The variable selection method mainly identifies the key variable that actually influences the forecasting target from several variables. It then deletes the unimportant variables to improve the model’s efficiency. It can solve high dimensional and complex problems. Previous studies in several field have shown that variable selection can improve the forecasting efficiency of machine learning methods [29–32].

Variable selection is an important technique in data preprocessing. It removes irrelevant data and improves the accuracy and comprehensibility of the results [33]. Variable selection methods can be categorized into three classes: filter, wrapper, and embedded. Filter uses statistic methods to select variables. It has better generalization ability and lower computational demands. Wrapper methods use classifiers to identify the best subset components. The embedded method has a deeper interaction between variable selection and construction of the classifier [34].

Filter models utilize statistical techniques such as principal component analysis (PCA), factor analysis (FA), independent component analysis, and discriminate analysis in the investigation of other indirect performance measures. These are mostly based on distance and information measures [35].

PCA transforms a set of feature columns in the dataset into a projection of the feature space with lower dimensionality. FA is a generalization of PCA; the main difference between PCA and FA is that FA allows noise to have nonspherical shape while transforming the data. The main goal of both PCA and FA is to transform the coordinate system such that correlation between system variables is minimized [36].

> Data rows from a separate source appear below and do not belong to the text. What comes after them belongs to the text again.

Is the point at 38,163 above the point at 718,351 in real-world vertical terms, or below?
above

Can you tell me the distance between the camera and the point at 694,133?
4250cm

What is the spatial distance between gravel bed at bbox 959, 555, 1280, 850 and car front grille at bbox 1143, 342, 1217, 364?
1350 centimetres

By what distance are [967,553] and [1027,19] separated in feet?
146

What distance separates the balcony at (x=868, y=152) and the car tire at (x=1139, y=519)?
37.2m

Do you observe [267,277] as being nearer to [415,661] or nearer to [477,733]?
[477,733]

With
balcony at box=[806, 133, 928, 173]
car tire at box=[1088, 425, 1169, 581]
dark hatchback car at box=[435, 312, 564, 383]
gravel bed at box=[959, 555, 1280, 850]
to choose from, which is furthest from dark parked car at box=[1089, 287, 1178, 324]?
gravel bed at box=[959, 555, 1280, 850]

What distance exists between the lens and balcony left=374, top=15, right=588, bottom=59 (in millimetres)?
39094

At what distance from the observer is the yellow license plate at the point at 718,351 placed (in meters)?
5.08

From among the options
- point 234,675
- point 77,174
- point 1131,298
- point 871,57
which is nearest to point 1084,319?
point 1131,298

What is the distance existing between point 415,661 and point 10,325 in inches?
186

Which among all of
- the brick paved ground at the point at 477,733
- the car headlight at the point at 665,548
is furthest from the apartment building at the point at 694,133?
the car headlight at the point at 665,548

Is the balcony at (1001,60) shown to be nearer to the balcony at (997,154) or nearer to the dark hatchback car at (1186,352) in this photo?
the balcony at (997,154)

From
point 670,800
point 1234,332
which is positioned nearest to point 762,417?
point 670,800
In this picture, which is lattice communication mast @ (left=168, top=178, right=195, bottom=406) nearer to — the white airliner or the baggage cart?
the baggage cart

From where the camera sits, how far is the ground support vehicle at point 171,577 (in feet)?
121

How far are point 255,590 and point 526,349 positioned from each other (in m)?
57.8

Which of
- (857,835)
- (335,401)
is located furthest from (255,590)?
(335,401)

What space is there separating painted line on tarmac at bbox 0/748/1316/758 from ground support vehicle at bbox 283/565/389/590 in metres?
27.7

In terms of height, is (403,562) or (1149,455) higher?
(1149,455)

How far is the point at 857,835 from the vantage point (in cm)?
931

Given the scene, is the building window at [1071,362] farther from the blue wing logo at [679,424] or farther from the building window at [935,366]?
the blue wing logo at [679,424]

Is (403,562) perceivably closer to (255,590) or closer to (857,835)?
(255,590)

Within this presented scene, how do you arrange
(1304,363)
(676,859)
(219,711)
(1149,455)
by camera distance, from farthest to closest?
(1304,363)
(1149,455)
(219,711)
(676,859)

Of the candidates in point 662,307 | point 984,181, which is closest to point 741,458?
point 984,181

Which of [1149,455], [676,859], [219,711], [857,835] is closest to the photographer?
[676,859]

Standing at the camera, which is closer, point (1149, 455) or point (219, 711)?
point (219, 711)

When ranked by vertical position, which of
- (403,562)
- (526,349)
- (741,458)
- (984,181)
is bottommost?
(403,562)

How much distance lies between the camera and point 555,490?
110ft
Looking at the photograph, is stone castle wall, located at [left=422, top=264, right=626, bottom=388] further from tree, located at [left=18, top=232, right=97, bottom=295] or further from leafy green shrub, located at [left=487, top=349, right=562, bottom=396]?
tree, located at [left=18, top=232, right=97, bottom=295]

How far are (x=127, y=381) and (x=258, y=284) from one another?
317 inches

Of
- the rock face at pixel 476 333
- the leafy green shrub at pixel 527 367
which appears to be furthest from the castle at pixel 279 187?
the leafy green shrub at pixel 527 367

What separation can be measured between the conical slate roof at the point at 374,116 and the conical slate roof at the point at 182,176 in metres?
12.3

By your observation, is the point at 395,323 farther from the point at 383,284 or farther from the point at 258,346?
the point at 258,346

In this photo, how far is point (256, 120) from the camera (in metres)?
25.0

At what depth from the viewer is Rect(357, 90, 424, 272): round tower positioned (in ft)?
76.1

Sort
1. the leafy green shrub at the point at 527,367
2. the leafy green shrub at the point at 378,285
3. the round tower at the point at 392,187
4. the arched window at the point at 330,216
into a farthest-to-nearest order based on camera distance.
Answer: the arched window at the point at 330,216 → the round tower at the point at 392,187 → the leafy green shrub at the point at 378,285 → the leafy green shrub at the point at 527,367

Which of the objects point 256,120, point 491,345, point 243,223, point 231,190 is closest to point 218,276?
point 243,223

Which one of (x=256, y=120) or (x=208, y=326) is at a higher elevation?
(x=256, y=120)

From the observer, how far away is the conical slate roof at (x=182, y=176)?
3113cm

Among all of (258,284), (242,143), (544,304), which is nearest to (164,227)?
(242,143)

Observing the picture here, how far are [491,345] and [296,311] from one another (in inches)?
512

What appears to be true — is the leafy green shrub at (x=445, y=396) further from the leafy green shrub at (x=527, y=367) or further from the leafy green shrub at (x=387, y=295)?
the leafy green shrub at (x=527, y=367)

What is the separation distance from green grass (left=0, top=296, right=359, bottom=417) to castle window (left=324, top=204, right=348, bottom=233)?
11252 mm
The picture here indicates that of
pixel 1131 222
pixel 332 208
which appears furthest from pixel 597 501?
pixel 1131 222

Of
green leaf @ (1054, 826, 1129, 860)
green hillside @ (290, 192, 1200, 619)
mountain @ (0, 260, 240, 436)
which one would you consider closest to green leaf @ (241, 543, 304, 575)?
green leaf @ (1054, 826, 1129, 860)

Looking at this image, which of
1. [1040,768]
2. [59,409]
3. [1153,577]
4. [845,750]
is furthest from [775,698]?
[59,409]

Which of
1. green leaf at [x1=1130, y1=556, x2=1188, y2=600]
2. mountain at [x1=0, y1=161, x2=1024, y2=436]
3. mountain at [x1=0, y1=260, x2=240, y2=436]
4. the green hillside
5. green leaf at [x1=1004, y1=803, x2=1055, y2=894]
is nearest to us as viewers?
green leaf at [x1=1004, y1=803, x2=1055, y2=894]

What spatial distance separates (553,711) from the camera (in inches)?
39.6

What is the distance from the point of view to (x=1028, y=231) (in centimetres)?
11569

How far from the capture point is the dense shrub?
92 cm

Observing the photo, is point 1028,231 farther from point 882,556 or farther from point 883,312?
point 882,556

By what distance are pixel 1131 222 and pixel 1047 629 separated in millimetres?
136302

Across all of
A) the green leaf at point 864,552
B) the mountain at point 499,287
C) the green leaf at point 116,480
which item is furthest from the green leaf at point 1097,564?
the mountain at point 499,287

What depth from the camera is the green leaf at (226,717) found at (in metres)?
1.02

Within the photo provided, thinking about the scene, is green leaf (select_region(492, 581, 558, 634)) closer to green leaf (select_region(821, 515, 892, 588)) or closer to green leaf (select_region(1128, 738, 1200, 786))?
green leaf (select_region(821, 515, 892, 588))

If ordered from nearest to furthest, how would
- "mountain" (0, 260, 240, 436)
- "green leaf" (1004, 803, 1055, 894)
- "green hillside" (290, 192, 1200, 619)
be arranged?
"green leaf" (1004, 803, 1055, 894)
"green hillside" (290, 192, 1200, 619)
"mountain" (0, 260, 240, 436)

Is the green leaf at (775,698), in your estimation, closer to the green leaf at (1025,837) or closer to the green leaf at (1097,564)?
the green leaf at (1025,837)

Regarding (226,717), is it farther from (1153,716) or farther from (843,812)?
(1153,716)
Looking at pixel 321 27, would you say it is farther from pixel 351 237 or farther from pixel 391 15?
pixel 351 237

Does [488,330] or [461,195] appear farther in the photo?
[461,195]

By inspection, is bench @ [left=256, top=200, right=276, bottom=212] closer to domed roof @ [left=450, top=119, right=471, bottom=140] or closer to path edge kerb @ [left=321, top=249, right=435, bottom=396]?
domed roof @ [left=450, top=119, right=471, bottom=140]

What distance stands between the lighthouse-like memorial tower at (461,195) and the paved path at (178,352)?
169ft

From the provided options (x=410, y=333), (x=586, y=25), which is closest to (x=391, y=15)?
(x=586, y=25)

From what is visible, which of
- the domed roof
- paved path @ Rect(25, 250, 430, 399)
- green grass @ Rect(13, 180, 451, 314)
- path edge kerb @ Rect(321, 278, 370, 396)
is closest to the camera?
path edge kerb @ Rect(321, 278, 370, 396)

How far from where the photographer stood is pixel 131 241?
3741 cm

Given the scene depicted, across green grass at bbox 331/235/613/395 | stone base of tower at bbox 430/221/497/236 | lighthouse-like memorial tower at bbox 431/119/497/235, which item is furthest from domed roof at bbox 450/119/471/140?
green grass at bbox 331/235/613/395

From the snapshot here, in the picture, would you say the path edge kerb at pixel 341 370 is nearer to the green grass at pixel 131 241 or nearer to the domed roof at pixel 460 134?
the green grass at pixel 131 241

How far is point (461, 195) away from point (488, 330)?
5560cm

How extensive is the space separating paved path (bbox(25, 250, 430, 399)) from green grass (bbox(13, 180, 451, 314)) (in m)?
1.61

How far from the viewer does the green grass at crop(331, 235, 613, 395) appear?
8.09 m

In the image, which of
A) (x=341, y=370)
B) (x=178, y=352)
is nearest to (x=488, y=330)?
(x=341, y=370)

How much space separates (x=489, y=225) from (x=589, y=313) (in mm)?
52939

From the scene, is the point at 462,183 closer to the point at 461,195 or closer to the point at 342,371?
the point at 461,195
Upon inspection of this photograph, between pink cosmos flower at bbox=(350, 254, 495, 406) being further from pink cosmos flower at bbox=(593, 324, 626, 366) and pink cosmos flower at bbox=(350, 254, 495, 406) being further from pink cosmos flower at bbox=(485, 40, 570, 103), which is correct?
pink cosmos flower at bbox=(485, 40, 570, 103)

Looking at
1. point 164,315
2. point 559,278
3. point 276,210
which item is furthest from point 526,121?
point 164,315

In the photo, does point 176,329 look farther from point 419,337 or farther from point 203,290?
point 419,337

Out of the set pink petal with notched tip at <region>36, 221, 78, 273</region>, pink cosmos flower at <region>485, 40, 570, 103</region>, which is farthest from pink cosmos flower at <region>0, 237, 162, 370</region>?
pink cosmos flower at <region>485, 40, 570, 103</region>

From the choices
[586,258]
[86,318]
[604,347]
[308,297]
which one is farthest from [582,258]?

There are several methods to decide how many factors have to be extracted. The most widely used method for determining the number of factors is using eigenvalues greater than one [10].

#### 3. Proposed Model

Reservoirs are important domestically as well as in the national defense and for economic development. Thus, the reservoir water levels should be forecast over a long period of time, and water resources should be planned and managed comprehensively to reach great cost-effectiveness. This paper proposes a time-series forecasting model based on the imputation of missing values and variable selection. First, the proposed model used five imputation methods (i.e., median of nearby points, series mean, mean of nearby points, linear, and regression imputation). It then compares these findings with a delete strategy to estimate the missing values. Second, by identifying the key variable that influences the daily water levels, the proposed method ranked the importance of the atmospheric variables via factor analysis. It then sequentially removes the unimportant variables. Finally, the proposed model uses a Random Forest machine learning method to build a forecasting model of the reservoir water level to compare it to other methods. The proposed model could be partitioned into four parts: data preprocessing, imputation and feature selection, model building, and accuracy evaluation. The procedure is shown in Figure 1.